# Removing original foundation wall



## bcedergren (Mar 18, 2011)

I'm new here and never dealt with anything like this in my past homes, hoping to get some advice.

We bought a fixer-upper home on a lake and aside from some interesting ways previous owners added onto the place, they left many things in place. They added another 1/3 onto the house (on the west side) with a basement and never took the old west foundation wall out between them. There is also an original fireplace and chimney on that side that runs from the bottom of the foundation up to the roof. Again, they kept all this in place when they added onto the home and just sheetrocked around it all.

We are planning to remove the chimney, fireplace and 13' of the west foundation wall to adjoin the old basement and newer added on basement.

The roof gables "/\" on the west side of the house. The floor joists above are parallel with the west foundation wall as well.
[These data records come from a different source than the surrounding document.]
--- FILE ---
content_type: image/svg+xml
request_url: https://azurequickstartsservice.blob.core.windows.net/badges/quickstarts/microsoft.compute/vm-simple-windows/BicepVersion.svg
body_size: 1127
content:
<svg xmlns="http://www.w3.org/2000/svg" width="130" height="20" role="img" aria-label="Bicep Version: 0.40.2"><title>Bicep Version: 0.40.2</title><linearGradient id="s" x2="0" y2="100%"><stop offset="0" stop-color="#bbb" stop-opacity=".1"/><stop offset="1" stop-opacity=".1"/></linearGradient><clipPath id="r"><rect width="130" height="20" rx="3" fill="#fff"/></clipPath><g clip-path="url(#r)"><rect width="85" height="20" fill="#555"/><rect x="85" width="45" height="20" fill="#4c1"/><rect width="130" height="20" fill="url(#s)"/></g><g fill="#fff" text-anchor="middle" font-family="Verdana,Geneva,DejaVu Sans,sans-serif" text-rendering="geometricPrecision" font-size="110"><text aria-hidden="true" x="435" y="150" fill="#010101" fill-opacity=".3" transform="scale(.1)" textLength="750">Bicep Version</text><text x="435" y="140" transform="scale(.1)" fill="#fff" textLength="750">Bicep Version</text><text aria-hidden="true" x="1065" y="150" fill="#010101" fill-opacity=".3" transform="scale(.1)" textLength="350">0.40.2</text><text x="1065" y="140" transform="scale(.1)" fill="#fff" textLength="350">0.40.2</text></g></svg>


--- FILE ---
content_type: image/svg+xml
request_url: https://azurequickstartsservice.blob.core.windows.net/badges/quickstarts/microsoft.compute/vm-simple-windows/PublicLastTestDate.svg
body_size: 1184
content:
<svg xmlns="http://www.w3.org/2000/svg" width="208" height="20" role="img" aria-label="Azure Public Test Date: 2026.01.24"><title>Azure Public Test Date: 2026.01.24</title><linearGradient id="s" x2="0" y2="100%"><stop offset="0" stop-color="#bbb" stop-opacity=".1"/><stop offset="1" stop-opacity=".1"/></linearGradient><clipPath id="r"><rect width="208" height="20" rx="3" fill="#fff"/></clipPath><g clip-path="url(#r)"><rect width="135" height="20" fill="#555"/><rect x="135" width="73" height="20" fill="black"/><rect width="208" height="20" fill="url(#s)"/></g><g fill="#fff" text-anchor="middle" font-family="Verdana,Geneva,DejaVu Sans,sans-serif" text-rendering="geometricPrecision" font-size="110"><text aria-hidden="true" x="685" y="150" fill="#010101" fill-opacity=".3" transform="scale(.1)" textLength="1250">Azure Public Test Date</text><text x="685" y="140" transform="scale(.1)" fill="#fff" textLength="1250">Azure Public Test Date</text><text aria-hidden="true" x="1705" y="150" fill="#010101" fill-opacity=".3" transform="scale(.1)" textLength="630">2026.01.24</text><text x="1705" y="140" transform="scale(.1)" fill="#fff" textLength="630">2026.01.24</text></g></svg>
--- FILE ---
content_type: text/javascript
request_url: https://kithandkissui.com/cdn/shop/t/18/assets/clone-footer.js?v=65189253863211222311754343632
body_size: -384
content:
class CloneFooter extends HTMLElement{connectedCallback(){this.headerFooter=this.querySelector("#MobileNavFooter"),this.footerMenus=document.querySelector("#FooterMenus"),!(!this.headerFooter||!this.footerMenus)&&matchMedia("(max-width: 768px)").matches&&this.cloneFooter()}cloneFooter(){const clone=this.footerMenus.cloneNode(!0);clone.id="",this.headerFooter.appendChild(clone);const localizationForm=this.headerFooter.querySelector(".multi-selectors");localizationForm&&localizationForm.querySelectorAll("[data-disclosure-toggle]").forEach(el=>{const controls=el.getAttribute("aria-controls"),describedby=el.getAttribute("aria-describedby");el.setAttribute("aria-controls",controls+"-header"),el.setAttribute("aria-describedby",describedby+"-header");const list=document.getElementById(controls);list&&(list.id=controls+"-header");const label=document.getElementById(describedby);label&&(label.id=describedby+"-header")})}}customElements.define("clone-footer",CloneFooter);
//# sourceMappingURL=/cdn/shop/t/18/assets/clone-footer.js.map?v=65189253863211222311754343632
My question is when we remove this old foundation wall, should we put up a couple verticle posts to hold the weight on that side? There is still the back (south) half of the west foundation wall that will remain in place. We bought 4 engineered beams 14' long for support. There is no longer going to be a wall upstairs from it, that was the fireplace/chimney so the only weight on the old foundation location would be from the roof.

Any help would be greatly appreciated, you all sound like remodeling wizards from what I've read so far.

-Barry


----------



## nealtw (Mar 18, 2011)

If the floor joists are running north south there will be no weight on the west wall except for the joists that were cut for the fireplace and you could sister new ones on.
If the roof trusses are running north south there will be little or no weight on the west wall, but if the roof was hand framed with rafters and supported ridge board and pony walls you will need to support the original gable.
You should spend a few dollars and have an engineer do a report for you, It is valuable if you sell the house as well your own piece of mind.


----------



## joecaption (Mar 20, 2011)

Please have someone that knows what there doing come look at this idea.
Just this week we have to go back and lift a house where someone added on a second story and the whole house is now sinking, and another where the home owner decided to remove supporting walls  so now the second floor is sagging so bad there's 1/2 gaps in the baseboards.
Over $20,000 worth of work, just because someone did not know what they were doing.


----------



## itsreallyconc (Mar 20, 2011)

*we LOVE those guys, joe    if there's never enough time or $ to do it right the 1st time, where do they find it to do it over ?*


----------



## oldognewtrick (Mar 20, 2011)

itsreallyconc said:


> *we LOVE those guys, joe    if there's never enough time or $ to do it right the 1st time, where do they find it to do it over ?*



Because a lot of folks don't believe reputable folks in the trade who offer to provide a better installation at a larger price. After all, we only charge more because we're making more money


----------